*Material for this exercise*:
+--
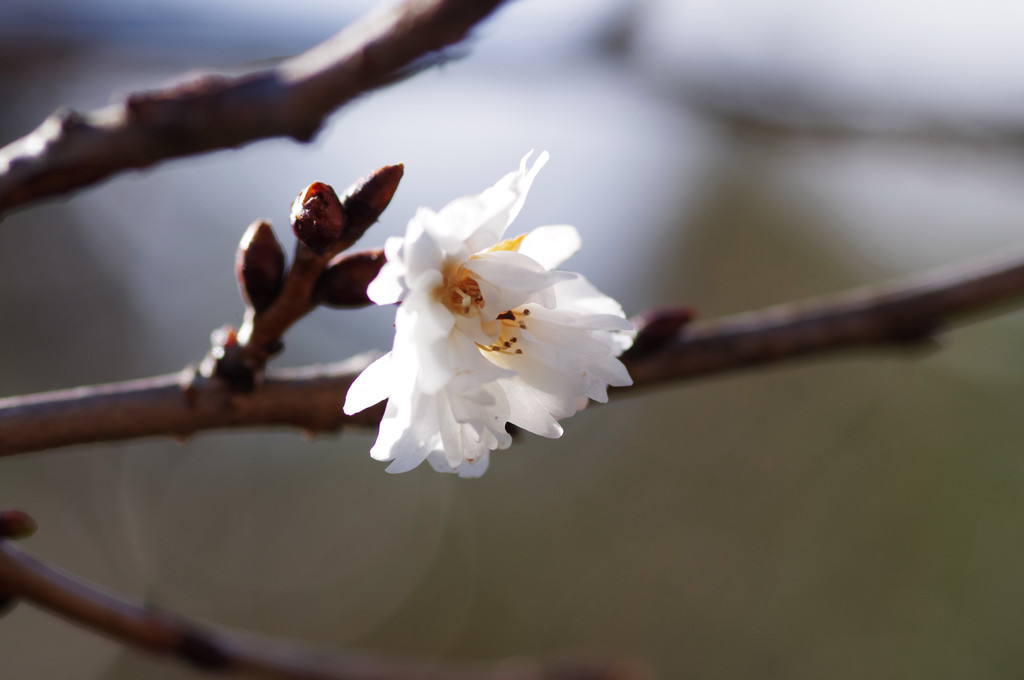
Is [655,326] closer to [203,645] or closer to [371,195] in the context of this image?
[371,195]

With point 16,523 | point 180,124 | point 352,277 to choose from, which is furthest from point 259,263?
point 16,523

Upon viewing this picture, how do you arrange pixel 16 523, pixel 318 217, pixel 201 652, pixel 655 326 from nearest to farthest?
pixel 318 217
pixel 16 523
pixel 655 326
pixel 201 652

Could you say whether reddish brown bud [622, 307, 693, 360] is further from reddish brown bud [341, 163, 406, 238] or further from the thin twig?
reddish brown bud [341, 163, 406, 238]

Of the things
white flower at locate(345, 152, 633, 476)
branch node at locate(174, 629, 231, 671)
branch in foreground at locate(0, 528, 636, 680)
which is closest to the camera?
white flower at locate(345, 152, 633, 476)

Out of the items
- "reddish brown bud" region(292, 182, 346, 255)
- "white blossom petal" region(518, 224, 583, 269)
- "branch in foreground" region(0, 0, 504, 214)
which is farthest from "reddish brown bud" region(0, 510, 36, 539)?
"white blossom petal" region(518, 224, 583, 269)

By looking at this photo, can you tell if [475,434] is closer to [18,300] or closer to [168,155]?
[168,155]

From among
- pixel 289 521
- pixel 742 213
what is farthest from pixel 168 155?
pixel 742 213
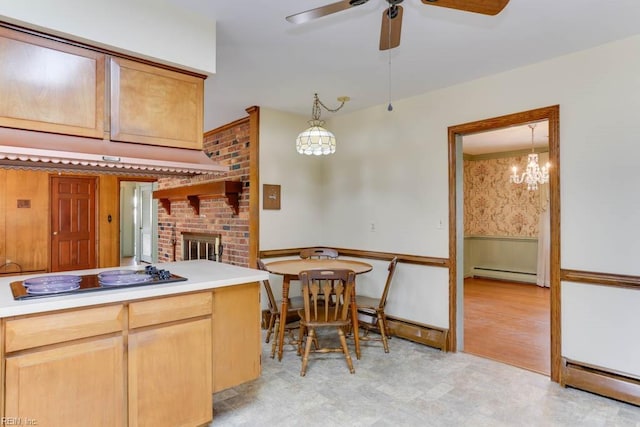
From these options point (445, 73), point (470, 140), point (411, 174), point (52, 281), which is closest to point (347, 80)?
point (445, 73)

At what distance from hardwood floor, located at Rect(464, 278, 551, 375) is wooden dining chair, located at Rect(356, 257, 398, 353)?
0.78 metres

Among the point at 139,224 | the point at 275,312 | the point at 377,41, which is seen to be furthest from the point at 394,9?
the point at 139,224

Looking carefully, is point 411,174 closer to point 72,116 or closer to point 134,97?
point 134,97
+--
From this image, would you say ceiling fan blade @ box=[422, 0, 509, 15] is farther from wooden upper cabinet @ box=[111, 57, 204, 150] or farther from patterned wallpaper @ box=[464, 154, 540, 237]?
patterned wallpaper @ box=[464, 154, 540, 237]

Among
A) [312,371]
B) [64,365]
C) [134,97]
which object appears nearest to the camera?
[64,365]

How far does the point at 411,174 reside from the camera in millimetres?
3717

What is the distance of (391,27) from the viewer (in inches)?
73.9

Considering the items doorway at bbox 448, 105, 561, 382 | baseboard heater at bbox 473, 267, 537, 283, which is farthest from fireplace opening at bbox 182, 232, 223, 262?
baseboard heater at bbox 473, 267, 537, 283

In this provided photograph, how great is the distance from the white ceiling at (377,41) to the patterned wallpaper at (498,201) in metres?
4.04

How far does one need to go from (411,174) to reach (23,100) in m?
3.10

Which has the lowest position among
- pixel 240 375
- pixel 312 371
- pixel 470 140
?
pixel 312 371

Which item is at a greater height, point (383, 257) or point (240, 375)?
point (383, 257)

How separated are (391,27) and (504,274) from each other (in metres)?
+--
*Stated exercise*:
Copy the rows starting at the line that contains "In this provided" and ending at the line that contains "How separated are", requests included. Scale every number in the answers, both coordinates and distances, by 2.55 and round each to its original number of decimal places with halves rounded up, leaving the numbers in the requests unchanged.

*Answer*:
In this provided photograph, how great is the distance from the white ceiling at (377,41) to the patterned wallpaper at (498,201) in metres?
10.30

How far does one need to go from (411,174) to reach (23,100) in m?
7.91

Which has the lowest position among
- pixel 240 375
- pixel 312 371
- pixel 470 140
?
pixel 796 946

Which item is at a greater height, point (383, 257) or point (240, 375)?
point (977, 655)

How separated are (391,27) and (504,274) from each other (in metres)?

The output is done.